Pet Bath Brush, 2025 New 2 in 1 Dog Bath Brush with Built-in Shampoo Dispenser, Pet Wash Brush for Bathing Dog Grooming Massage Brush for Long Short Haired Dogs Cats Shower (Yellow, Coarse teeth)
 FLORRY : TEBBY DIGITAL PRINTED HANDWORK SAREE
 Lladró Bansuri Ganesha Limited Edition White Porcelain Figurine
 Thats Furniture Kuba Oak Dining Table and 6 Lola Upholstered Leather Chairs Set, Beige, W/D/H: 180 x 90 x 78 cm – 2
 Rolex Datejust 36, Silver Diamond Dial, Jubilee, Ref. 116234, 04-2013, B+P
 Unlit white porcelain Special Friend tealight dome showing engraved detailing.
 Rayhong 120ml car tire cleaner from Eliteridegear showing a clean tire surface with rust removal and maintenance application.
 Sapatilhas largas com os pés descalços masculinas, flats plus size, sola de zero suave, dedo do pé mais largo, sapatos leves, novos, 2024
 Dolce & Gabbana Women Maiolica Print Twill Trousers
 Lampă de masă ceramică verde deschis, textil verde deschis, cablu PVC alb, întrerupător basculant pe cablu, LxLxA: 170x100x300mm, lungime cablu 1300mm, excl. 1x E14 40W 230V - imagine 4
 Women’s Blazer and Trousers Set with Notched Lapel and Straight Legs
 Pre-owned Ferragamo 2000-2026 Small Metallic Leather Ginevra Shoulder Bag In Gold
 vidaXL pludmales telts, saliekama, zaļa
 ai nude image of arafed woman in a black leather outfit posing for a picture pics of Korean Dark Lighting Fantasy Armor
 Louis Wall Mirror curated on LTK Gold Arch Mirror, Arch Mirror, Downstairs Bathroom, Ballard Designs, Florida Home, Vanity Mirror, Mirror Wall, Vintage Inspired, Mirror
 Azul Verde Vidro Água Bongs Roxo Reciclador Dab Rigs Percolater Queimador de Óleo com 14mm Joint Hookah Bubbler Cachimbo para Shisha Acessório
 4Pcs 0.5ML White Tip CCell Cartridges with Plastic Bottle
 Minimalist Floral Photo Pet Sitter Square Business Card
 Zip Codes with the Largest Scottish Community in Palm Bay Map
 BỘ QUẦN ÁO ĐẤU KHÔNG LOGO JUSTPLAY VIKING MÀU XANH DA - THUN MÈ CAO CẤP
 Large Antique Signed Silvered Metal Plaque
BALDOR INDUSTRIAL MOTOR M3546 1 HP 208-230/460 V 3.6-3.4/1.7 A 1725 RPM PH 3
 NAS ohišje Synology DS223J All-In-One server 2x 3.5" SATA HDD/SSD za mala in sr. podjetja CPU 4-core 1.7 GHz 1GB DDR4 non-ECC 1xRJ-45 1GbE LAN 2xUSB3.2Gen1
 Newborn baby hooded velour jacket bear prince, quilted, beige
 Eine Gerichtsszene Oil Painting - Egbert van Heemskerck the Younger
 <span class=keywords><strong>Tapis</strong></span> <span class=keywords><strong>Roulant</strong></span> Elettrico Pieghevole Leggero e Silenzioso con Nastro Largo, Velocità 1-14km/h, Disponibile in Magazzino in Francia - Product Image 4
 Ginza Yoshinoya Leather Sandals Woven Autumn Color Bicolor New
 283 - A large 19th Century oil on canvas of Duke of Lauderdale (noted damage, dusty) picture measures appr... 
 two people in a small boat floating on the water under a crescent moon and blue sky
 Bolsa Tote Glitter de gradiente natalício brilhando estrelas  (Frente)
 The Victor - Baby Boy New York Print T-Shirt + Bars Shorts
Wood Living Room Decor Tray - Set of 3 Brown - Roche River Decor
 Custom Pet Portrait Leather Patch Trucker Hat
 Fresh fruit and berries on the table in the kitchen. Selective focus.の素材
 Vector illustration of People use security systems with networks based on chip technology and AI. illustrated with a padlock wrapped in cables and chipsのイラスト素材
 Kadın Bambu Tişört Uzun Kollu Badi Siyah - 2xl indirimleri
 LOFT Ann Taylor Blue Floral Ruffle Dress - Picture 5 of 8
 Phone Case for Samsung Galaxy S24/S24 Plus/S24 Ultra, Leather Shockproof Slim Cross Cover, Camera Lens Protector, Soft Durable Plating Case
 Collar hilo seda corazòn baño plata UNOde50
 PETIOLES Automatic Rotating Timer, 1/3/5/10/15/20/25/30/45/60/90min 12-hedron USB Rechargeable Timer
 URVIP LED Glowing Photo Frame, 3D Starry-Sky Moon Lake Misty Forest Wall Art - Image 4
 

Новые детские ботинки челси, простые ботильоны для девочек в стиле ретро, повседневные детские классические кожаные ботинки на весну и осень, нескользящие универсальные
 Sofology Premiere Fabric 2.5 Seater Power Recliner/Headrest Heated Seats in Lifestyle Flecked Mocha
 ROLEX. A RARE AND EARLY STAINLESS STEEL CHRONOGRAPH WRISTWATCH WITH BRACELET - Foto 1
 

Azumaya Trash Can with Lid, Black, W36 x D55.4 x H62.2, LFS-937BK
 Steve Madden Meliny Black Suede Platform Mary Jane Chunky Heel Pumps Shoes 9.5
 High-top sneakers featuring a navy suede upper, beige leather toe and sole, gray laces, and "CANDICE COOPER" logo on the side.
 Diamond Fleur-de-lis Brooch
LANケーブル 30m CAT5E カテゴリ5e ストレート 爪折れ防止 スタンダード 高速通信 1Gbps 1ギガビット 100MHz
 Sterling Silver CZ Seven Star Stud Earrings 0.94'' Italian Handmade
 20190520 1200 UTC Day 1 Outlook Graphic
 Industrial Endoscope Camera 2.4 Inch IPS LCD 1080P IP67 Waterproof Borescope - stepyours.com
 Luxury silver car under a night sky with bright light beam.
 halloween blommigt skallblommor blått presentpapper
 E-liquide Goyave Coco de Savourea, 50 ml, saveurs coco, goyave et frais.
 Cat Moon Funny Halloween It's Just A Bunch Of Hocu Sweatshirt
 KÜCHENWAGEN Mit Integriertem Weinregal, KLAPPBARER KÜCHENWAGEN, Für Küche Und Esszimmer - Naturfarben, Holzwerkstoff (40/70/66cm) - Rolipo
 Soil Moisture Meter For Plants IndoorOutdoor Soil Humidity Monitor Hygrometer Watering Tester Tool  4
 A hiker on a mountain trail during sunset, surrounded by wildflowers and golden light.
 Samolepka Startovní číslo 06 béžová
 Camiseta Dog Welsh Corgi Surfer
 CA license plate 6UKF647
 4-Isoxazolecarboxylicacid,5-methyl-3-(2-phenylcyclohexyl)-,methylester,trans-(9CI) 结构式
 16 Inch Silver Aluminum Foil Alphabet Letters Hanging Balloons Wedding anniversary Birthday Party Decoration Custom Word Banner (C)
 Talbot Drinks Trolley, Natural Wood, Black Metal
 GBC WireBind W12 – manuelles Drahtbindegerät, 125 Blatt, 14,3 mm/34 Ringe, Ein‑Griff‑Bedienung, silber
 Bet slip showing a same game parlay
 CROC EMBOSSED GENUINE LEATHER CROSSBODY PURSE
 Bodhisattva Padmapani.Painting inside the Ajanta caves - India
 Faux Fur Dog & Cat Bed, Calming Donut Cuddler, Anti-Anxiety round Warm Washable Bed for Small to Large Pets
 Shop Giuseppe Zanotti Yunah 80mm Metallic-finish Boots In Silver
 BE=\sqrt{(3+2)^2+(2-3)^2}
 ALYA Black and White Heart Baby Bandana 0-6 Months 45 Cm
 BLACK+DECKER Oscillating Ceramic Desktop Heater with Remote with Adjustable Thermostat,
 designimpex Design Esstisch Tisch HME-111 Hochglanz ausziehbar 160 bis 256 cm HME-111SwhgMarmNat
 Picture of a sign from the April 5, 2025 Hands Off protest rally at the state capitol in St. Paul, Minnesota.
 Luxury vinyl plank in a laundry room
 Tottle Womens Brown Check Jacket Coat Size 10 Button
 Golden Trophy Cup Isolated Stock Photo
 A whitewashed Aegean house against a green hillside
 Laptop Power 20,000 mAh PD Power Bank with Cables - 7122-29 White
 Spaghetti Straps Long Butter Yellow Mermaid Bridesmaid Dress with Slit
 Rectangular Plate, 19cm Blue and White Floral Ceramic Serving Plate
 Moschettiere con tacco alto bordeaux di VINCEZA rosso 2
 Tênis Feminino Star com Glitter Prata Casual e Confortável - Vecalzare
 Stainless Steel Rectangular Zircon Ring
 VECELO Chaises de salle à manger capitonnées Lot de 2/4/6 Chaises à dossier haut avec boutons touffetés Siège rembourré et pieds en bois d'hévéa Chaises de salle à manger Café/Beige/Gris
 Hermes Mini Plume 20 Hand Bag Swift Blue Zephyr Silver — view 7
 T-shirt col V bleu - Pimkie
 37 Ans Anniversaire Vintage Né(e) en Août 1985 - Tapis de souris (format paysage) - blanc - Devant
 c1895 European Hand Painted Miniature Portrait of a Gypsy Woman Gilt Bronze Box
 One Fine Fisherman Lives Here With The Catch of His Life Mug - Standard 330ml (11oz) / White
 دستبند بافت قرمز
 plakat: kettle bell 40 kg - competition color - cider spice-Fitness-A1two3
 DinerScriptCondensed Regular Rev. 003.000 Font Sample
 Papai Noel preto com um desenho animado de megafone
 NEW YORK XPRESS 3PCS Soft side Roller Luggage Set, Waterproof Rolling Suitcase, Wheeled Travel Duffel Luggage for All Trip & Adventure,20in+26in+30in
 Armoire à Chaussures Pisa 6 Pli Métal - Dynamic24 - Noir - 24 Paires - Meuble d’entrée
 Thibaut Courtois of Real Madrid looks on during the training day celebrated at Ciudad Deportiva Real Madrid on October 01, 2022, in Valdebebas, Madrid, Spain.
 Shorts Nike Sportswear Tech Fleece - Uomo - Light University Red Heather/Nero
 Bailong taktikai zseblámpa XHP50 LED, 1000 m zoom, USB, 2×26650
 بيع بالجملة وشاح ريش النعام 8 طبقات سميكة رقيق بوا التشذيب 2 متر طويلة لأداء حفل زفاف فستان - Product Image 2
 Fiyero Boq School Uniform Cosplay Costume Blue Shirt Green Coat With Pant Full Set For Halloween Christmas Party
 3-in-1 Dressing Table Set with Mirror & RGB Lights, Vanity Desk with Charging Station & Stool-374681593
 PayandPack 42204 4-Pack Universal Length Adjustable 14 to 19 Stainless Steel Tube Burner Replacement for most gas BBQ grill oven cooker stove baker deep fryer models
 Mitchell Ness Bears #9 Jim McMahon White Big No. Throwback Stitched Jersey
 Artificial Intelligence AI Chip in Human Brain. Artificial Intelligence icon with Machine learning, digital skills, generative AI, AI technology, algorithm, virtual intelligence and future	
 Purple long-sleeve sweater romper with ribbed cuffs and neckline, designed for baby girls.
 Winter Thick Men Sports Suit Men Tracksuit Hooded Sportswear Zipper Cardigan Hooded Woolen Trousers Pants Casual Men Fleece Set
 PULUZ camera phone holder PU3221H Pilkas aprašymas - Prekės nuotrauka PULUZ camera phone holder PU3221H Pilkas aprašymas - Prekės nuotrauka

» WHAT YOU NEED TO DO:
Copy exactly the lines above, starting at the opening line and finishing at the line in which "Unlit white porcelain" occurs.

» RESULT FOR THIS TASK:
Pet Bath Brush, 2025 New 2 in 1 Dog Bath Brush with Built-in Shampoo Dispenser, Pet Wash Brush for Bathing Dog Grooming Massage Brush for Long Short Haired Dogs Cats Shower (Yellow, Coarse teeth)
 FLORRY : TEBBY DIGITAL PRINTED HANDWORK SAREE
 Lladró Bansuri Ganesha Limited Edition White Porcelain Figurine
 Thats Furniture Kuba Oak Dining Table and 6 Lola Upholstered Leather Chairs Set, Beige, W/D/H: 180 x 90 x 78 cm – 2
 Rolex Datejust 36, Silver Diamond Dial, Jubilee, Ref. 116234, 04-2013, B+P
 Unlit white porcelain Special Friend tealight dome showing engraved detailing.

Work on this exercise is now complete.